Healthy Child Discipline: An Overview
Rodney L. Mulhollem
And a woman who held a babe against her bosom said,
Speak to us of Children.
And he said:
Your children are not your children.
They are the sons and daughters of Life’s longing for itself.
They come through you but not from you,
And though they are with you yet they belong not to you.
You may give them your love but not your thoughts,
For they have their own thoughts,
You may house their bodies but not their souls,
For their souls dwell in the house of tomorrow, which you cannot visit,
Not even in your dreams.
You may strive to be like them, but seek not to make them like you.
For life goes not backwards not tarries with yesterday.
You are the bow from which your children as living arrows are sent forth.
The archer sees the mark upon the path of the infinite,
And He bends you with His might that His arrows may go swift and far.
Let your bending in the archers hand be your gladness;
For even as He loves the arrows that flies,
So He loves also the bow that is stable.
– From The Prophet, by Khalil Gibran
Discipline is a word that many misunderstand. There are as many kinds of disciplines as there are colors of the rainbow. There are, as well, many styles of discipline. Something important to remember is discipline and punishment is very different. Healthy discipline can involve punishment but punishment does not always involve discipline. You can have punishment in discipline but discipline is not just punishment. In the book Seven Things Children Need (1981, p.109), John Dresher defines discipline this way: “Discipline is not punishment or to force obedience… discipline requires both nurture and nature.” Discipline comes from the Latin word meaning ‘pupil’ which means to instinct, educate, and to train.
Punishment has a very different meaning. Punishment is defined as ‘the process of which a behavior is weakened, decreasing the likelihood of repetition.” (A Child’s World, D. Papalia; S. Olds & Feldman, 2008, p.31). Discipline’s focus is to train or educate as punishment is many times a temporary situation that may include a limited amount of physical pain or temporary removal of a privilege.
Bob was raised during the Great Depression. He was one of eight children as father and children worked in the coal mines to create enough income to barely feed the family. The stress level was very high at this time and in his family very little discipline was established but punishment was very common. Bob grew up and raised his own family having seven children. His word was solid and there was no question in what was expected. Any slight variance to his rules ended in extreme physical punishment. Questioning to understand the rules only ended with the statement, “You do what I say because I’m your father!”and a beating. My brothers, sisters, and I grew up afraid of our father and always were ready to be hit at any moment.
Bob had a style of parenting. Along with many styles or types of discipline are also types of parents. Myers, in the book Psychology (2007, p.162)uses the three following names: Authoritarian, Permissive, and Authorative.
This kind of parent establishes rules and boundaries expecting obedience. There are no questions or explanations just rules. An example of this would be a ‘Do this because I said so’ attitude. No questions asked. Many times this parent can be physically abusive and lack greatly in any kind of encouragement, healthy touch and nurturing
A permissive parent is many times the extreme opposite of the authoritarian parent. This parent gives into the child’s every wants and desires. Many times there is minimal to no punishment but shows much understanding. This kind of parent many times sees no wrong in anything the child does or chooses not to correct the child in any way.

▸ **OBJECTIVE**:
Please answer these questions about the discipline article, each from what it states:
(a) According to the article, the word "discipline" comes from what Latin word?
(b) In which book does John Dresher define discipline?
(c) How many children did Bob have in the family he raised?

▸ **DATASET CONTENT**:
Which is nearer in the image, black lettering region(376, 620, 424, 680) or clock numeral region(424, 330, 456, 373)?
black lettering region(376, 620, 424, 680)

▸ **WRITTEN REPLY**:
(a) The Latin word meaning 'pupil'
(b) Seven Things Children Need
(c) Seven